Davalı vekili, müvekkilinin performans yetersizliği nedeniyle 19/08/2015 tarihinde iş sözleşmesinin davacı şirketçe haksız olarak feshedildiğini, davacı aleyhine İstanbul Anadolu 6. İş Mahkemesinde taraflarınca açılan işe iade davasının ilgili mahkemece kabul edildiğini, Mahkemece verilen bu karardan sonra davacı tarafın müvekkili aleyhine tamemen kötüniyetli olarak işbu davayı açtığını savunarak davanın reddine karar verilmesini istemiştir.
İlk Derece Mahkemesince, davacı şirket nezdinde çalışırken öğrenmiş olduğu sır ve bilgilere sahip olan davalının aynı konu ve bölgede başka bir şirkette çalışmasının başlı başına haksız rekabet oluşturmadığı, kaldı ki iş sözleşmesinin davacı tarafça haksız olarak feshedildiği, davacının aynı konuda başka bir firmada çalışmasının haksız rekabet olarak kabul edilmesinin davalının iş ve çalışma hürriyetini kısıtlayacağı gibi ekonomik geleceğini de felce uğratacağı, davalının eylemlerinin haksız rekabet teşkil etmediği gerekçesi ile davanın reddine karar verilmiştir.
Karara karşı davacı vekilince istinaf isteminde bulunulmuştur.
Bölge Adliye Mahkemesince, işveren davacının iş sözleşmesini haksız olarak feshettiğinin Mahkeme kararı ile sabit olması karşısında davacının taraflar arasındaki rekabet yasağı sözleşmesine dayanamayacağı, somut uyuşmazlıkta, taraflar arasındaki sözleşmede yer alan rekabet yasağı hükümlerine dayanılmayıp, TTK’nın haksız rekabete ilişkin hükümlerine dayanıldığı, ancak davalının TTK’nın 54 ve 55. maddelerindeki tanıma uygun haksız rekabet teşkil eden eylemlerinin varlığı davacı tarafından iddia ve ispat edilemediği gerekçesi ile davacı vekilinin istinaf isteminin esastan reddine karar verilmiştir.
Kararı, davacı vekili temyiz etmiştir.
Yapılan yargılama ve saptanan somut uyuşmazlık bakımından uygulanması gereken hukuk kuralları gözetildiğinde İlk Derece Mahkemesince verilen kararda bir isabetsizlik olmadığının anlaşılmasına göre yapılan istinaf başvurusunun HMK’nın 353/b-1 maddesi uyarınca Bölge Adliye Mahkemesince esastan reddine ilişkin kararın usul ve yasaya uygun olduğu kanısına varıldığından Bölge Adliye Mahkemesi kararının onanmasına karar vermek gerekmiştir.

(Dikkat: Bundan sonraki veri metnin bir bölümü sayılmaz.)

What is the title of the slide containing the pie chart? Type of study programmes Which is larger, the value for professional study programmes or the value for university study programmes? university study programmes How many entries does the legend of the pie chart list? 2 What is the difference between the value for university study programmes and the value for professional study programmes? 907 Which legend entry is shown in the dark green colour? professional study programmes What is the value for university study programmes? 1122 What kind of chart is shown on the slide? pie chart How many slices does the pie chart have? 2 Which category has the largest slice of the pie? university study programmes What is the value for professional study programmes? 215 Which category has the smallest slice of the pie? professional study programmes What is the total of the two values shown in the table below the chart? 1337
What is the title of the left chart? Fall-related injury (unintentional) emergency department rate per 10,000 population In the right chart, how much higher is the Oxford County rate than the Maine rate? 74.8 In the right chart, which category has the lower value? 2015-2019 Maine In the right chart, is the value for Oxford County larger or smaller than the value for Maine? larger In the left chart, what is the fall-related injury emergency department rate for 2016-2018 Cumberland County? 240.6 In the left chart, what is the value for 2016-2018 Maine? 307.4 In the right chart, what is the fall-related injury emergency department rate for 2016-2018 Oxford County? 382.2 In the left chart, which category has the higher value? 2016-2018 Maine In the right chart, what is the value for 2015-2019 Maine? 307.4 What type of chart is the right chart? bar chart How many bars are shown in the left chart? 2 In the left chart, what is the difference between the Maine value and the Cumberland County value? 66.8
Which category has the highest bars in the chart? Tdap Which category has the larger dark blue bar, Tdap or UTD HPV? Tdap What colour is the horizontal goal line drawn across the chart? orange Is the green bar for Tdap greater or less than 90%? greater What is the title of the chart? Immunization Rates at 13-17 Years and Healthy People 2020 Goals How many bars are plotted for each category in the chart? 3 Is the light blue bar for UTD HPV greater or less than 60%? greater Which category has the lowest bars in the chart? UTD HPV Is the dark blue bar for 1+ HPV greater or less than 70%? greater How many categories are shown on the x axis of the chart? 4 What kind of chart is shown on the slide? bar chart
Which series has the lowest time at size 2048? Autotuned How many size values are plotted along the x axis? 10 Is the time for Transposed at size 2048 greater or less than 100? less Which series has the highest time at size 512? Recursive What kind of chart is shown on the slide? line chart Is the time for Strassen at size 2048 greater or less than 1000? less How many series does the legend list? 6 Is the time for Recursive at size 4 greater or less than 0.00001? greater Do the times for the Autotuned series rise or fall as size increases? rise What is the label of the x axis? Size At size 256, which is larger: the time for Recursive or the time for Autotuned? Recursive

SONUÇ: Yukarda açıklanan nedenlerle, davacı vekilinin temyiz isteminin reddi ile Bölge Adliye Mahkemesince verilen kararın HMK’nın 370/1. maddesi uyarınca ONANMASINA, HMK’nın 372. maddesi uyarınca işlem yapılmak üzere dava dosyasının Bölge Adliye Mahkemesine gönderilmesine, aşağıda yazılı bakiye 10,00 TL temyiz ilam harcının temyiz edenden alınmasına, 12/02/2020 tarihinde kesin olarak oybirliğiyle karar verildi.